Romuald Wadagni, fraîchement élu à la présidence du Bénin, a atterri ce mardi 2 juin au Niger pour une visite éclair, marquant ainsi sa première escale diplomatique dans ce pays depuis l’avènement d’un régime militaire à Niamey en juillet 2023. Cette rencontre inédite pourrait bien amorcer un réchauffement des relations bilatérales, historiquement tendues en raison d’accusations croisées entre les deux nations. Le Niger, dirigé par le général Abdourahamane Tiani, maintient en effet ses frontières closes avec le Bénin, l’accusant de collusion avec Paris et de menées déstabilisatrices.
Dès son arrivée, Romuald Wadagni a été accueilli par son homologue nigérien, le chef de l’État de transition. Après une étape au Nigeria la veille, le président béninois a choisi le Niger comme deuxième destination de sa tournée régionale. Les discussions avec le général Tiani ont porté principalement sur la relance de la coopération sécuritaire, une priorité pour les deux pays face à la menace récurrente des groupes armés jihadistes.
Le président Wadagni a quitté Niamey en fin de matinée, avant de se rendre au Burkina Faso pour poursuivre sa mission diplomatique.
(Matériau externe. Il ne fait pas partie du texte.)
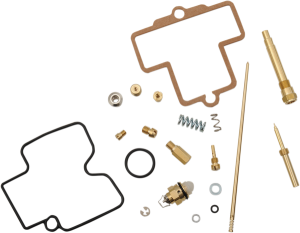 Kit de reparare carburator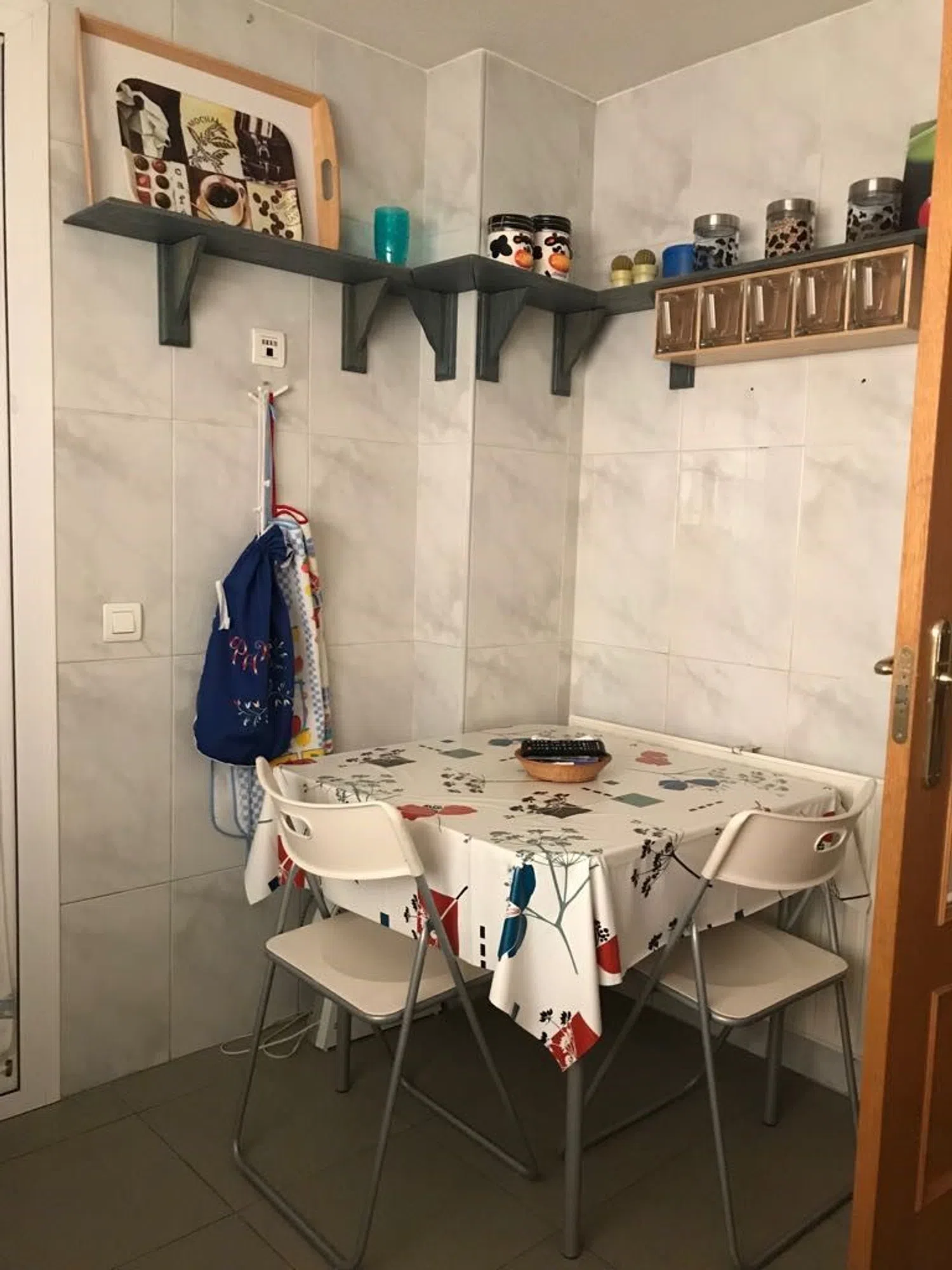 Piso en calle parque Bujaruelo, 25 - Foto 10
Cette visite s’inscrit dans une stratégie de « diplomatie de voisinage » que Romuald Wadagni souhaite déployer avec les États frontaliers du Bénin. Un premier signe de détente avait été observé lors de son investiture à Cotonou, où le Premier ministre nigérien, Ali Mahamane Lamine Zeine, s’était déplacé pour marquer sa présence.
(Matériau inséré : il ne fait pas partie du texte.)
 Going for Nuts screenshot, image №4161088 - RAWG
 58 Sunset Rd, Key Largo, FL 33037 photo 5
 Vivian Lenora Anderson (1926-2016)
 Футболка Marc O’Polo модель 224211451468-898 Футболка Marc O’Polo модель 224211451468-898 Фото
Les relations entre les deux pays restent marquées par des tensions persistantes. En janvier dernier, le général Tiani avait directement pointé Patrice Talon, prédécesseur et mentor de Romuald Wadagni, comme l’un des « soutiens » des groupes jihadistes ayant ciblé l’aéroport de Niamey. Ces allégations, fermement rejetées par Cotonou, s’ajoutent aux soupçons d’implication nigérienne dans une tentative de coup d’État au Bénin en décembre 2025, bien que les autorités béninoises n’aient jamais officiellement désigné Niamey comme responsable. Parallèlement, le Bénin fait face depuis plusieurs années à une recrudescence des attaques jihadistes dans sa région septentrionale, frontalière avec le Niger.